Also, I have a new email address. The firstname.lastname@example.org will go away around 1 August. By 22 July you
should be able to reach me at:
I'll keep everyone updated as I can.
Sounds like you are in major life-upheaval these days. Hang in there, friend, we're all behind
you! Given the cause of the changes, the end results will be well worth the present hassles.
Just watch out for stress breakdown! Congratulations on the impending "daddyhood"! [TOM]
Yea! for Good, Tim and Vince, well played!
I turned good for several reasons. First, I read the rules about the advantages Saruman gets for using the ring.

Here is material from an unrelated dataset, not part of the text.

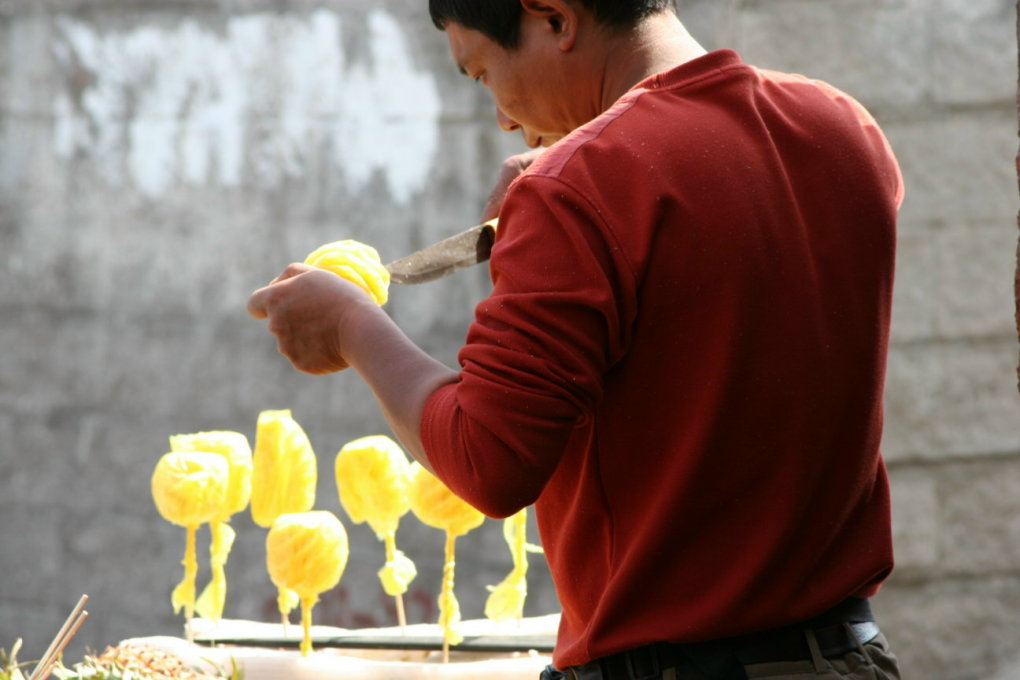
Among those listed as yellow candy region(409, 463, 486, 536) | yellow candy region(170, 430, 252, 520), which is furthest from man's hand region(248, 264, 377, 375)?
yellow candy region(170, 430, 252, 520)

Not too hot, I concluded -- could be useful if I get a lot of centers. The only way I could see getting to that size
would be for me to join the good camp. The elves, Gondor, and Rohan didn't want anything to do with me as a
neutral and would have attacked to neutralize me if I had done anything suspicious, which would have thrown
the game to Mordor. I realize that the Saruman character should be a real pain in the butt, and that's how I
would have liked to play him, but circumstances wouldn't allow that in my opinion. Even if I had found the ring
while good (and I had hordes of half-orcs out searching with Whites Spectrum metal detectors), I doubt I would
have told anyone I had it till things got really dark ("It must be up in the Ice Bay of Forochel. I remember
reading somewhere that Isildur participated in a dog sled race before taking that short cut through the Gladden
Fields..."). It's just what Saruman would do. Further dampening my enthusiasm for the dark side was the memory
of Bellagonna, in which Saruman found the ring, stabbed, and got clobbered by Good. If memory serves me,
that variant had an even more attractive ring use package than does Hardbop Downfall, and Saruman still
couldn't pull it off.
Once I did go good, the first thing I was told was that Good had the Ring. Even with that advantage, it was still
going to be a tough fight once Umbar went evil and Gondor collapsed. Thankfully Bart concocted the Plan to
Destroy the Ring and solved the problem.